SOURCE TEXT =

-- START --

Reframing education: The radical argument developed here is that education now suffers through having been widely commodified as a deliverable product. This framing has necessarily engendered a pattern echoed in both conventional education and in the communication processes associated with further "education" in support of decision-making. Both may be compared with the patterns of communication in religious contexts -- in which many of the concepts and processes originated:

Comparability of "higher" communication contexts
Education Meetings Religion
books (official) documents scriptures
lessons training sessions seminars
talks, lectures talks, lectures sermons, lectures
teachers and professors (keynote) speakers priests, clergy,
examinations votes, surveys examinations
certificates, credits certificates of attendance certificates
class rooms conference meeting rooms places of worship
educational institutions conference centres religious institutions

curriculum, agenda

programmes, agendas

order of service

The system is in process of being enhanced by the introduction of numerous electronic facilities: laptops, screen presentations, internet access, multi-media products, videos, and the like. These are promoted as enabling the necessary breakthroughs into more effective forms of education.

Whilst the progressive introduction of technology appears to be radically modifying the engagement with information, the argument here is that this is done primarily in support of educational processes which would be familiar to society in earlier decades, centuries or even millennia. Would Aristotle be surprised by the format of a modern lecture theatre -- if invited to "give a talk" there?  Would Cicero?

Do the "eternal verities" imply that they should be presented for all eternity through the same models? Or might that be construed as a failure of imaginative innovation within the educational and meeting environments? How is it that theatre design in support of dramatic innovation is far more radically inventive than is evident in the case of meetings for education-related purposes?

Challenged meeting process -- a reflection of "higher education"?

-- END --

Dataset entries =
-- START --

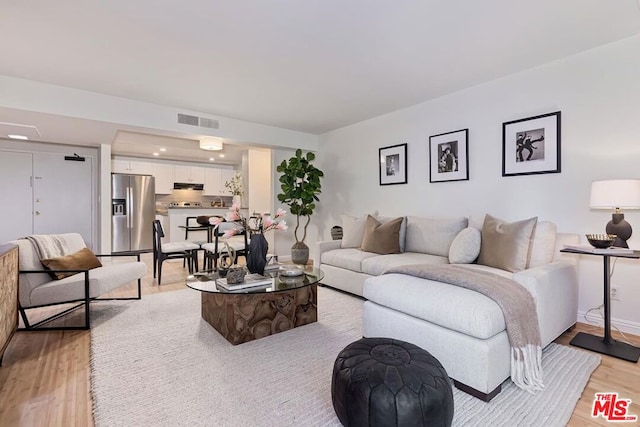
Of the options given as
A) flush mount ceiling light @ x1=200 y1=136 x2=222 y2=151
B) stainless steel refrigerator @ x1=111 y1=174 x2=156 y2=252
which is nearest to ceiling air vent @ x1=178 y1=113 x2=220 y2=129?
flush mount ceiling light @ x1=200 y1=136 x2=222 y2=151

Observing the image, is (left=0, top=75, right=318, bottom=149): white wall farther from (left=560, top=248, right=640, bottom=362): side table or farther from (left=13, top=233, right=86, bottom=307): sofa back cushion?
(left=560, top=248, right=640, bottom=362): side table

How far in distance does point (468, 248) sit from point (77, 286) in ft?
11.4

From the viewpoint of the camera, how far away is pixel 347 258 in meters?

-- END --

WHAT THIS EXERCISE ASKS =
[a] Decide whether each statement below agrees with the passage on reframing education. Answer yes or no for each, and quote the exact words of the passage that settle it.
(i) The passage argues that education suffers from having been commodified as a deliverable product.
(ii) Electronic facilities are promoted as enabling breakthroughs into more effective forms of education.
(iii) According to the passage, technology is introduced primarily to support educational processes that are entirely new.
[b] Render this sentence from the passage on reframing education into Spanish: "The system is in process of being enhanced by the introduction of numerous electronic facilities: laptops, screen presentations, internet access, multi-media products, videos, and the like."
[c] Carry the passage on reframing education forward, writing the section that follows its final heading, "Challenged meeting process -- a reflection of 'higher education'?"

ANSWERS PROVIDED =
[a]
(i) Yes: "education now suffers through having been widely commodified as a deliverable product"
(ii) Yes: "These are promoted as enabling the necessary breakthroughs into more effective forms of education."
(iii) No: "this is done primarily in support of educational processes which would be familiar to society in earlier decades, centuries or even millennia"

[b] El sistema está en proceso de ser mejorado mediante la introducción de numerosos recursos electrónicos: computadoras portátiles, presentaciones en pantalla, acceso a internet, productos multimedia, videos y similares.

[c]
The point is appropriately emphasized by the following contrast
1979 2011

The Silver Anniversary International Meeting of the Society for General Systems Research (SGSR) (London, 1979), predecessor of ISSS, with the theme: Improving the Human Condition: Quality and Stability in Social Systems.

At that event key figures in the systems approach engaged experimentally in an exercise to apply their techniques self-reflexively to enable the participants to self-organize in the light of their diverse perspectives (Metaconferencing: discovering people / viewpoint networks in conferences, 1980). This contributed to the methodology subsequently outlined in the study by Stafford Beer (Beyond Dispute: the invention of team syntegrity, 1994)

The current organization of the 55th Meeting of the International Society for the Systems Sciences (ISSS), together with the International Symposium for Knowledge and Systems Sciences (Hull, 2011) with the theme: All together now - working across disciplines: people, principles and practice.

The programme notes: These complex 'messy' issues require acknowledgement and commitment to the advantages of transdisciplinary research and practice while also exploring and debating the problems experienced by the people involved in this research, and the issues inherent in the development of the theory and practice of our approaches.

The current ISSS programme appropriately cites Kenneth Boulding (Skeleton of Science, 1956) regarding the need for increasingly complex methods and approaches for managing ever-increasing levels of complex systems. It also cites Julie Klein (Interdisciplinarity: history, theory, and practice, 1990) regarding the need for "a subtle restructuring of knowledge", changing "the way we think about the way we think". However it then notes that:

... after all these years, although intuitively it may be recognized that more than any single discipline is needed to address complex systems, there is still ambiguity about the principles and processes of transdisciplinary systemic working and the capabilities and skills needed to do so.

Of greater relevance to the following argument is the failure at the ISSS event itself to apply self-reflexive, self-organizing procedures, building on the efforts of Beer and his colleagues in 1979. How might educational initiatives -- understood generically -- be reframed (Enacting Transformative Integral Thinking through Playful Elegance, 2010?

Questionable implications of "higher": The assumption challenged here is that associated with the cognitive implications deriving from "higher" in the educational process -- and even from "e" in the educare of its etymological origin. As with the role of metaphor discussed above, the question is whether, effectively embedded in "higher" education, there is a particular geometric or topological framing which is inadequate to the challenges of the times and the needs of those expected to engage with them.

As stressed by Lakoff  and Johnson (1980) with respect to other terms having geometric implications, these impose a particular constraint on how education is imagined, "delivered" and "received". It is consistent with the "ladder" and "stair" metaphors through which access to greater "height" is framed -- notably challenged by feminist scholars (Carol Gilligan, In a Different Voice: psychological theory and women's development, 1982).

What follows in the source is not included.